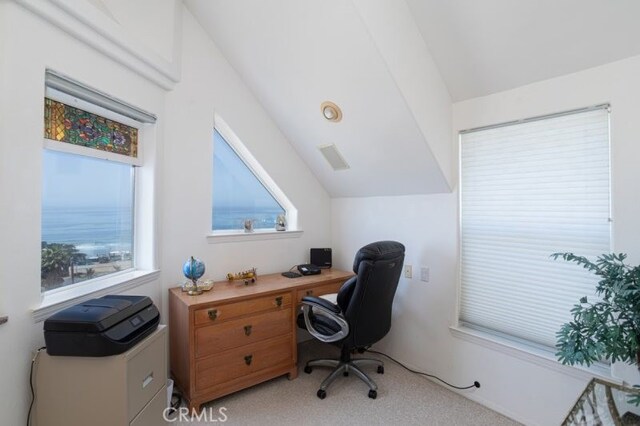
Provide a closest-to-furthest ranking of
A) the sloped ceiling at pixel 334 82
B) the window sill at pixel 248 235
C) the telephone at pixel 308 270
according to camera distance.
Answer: the sloped ceiling at pixel 334 82 → the window sill at pixel 248 235 → the telephone at pixel 308 270

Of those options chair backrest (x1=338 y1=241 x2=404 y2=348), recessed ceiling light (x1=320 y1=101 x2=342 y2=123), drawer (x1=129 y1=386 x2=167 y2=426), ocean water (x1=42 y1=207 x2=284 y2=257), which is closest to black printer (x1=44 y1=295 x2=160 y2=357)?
drawer (x1=129 y1=386 x2=167 y2=426)

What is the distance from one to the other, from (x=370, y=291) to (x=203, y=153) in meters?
1.73

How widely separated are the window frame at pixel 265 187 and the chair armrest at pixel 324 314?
859mm

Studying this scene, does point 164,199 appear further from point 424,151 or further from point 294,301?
point 424,151

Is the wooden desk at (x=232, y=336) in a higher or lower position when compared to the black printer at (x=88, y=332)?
lower

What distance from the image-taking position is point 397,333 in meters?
2.72

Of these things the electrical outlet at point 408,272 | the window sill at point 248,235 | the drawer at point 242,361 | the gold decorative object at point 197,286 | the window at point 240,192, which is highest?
the window at point 240,192

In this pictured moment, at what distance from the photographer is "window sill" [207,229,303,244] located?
2.59m

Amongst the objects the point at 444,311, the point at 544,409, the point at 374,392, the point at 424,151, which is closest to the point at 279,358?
the point at 374,392

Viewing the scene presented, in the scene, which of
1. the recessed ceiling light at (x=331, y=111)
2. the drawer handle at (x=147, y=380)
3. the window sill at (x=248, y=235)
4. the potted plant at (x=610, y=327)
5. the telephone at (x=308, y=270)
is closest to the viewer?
the potted plant at (x=610, y=327)

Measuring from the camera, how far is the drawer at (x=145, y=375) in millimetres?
1377

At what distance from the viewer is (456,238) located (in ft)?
7.48

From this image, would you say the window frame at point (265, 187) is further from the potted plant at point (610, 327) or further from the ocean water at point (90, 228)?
the potted plant at point (610, 327)

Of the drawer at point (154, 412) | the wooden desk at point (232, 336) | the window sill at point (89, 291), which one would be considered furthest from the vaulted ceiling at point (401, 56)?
the drawer at point (154, 412)
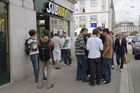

########

▶ _GIVEN EXERCISE_: Quote the lines from the very beginning through the line containing "Answer: the sloped", inclusive, and leave the pictures out of your answer.

▶ _THE RESPONSE_:
Provide a closest-to-furthest ranking of
A) the sloped ceiling at pixel 334 82
B) the window sill at pixel 248 235
C) the telephone at pixel 308 270
according to camera distance.
Answer: the sloped ceiling at pixel 334 82 → the window sill at pixel 248 235 → the telephone at pixel 308 270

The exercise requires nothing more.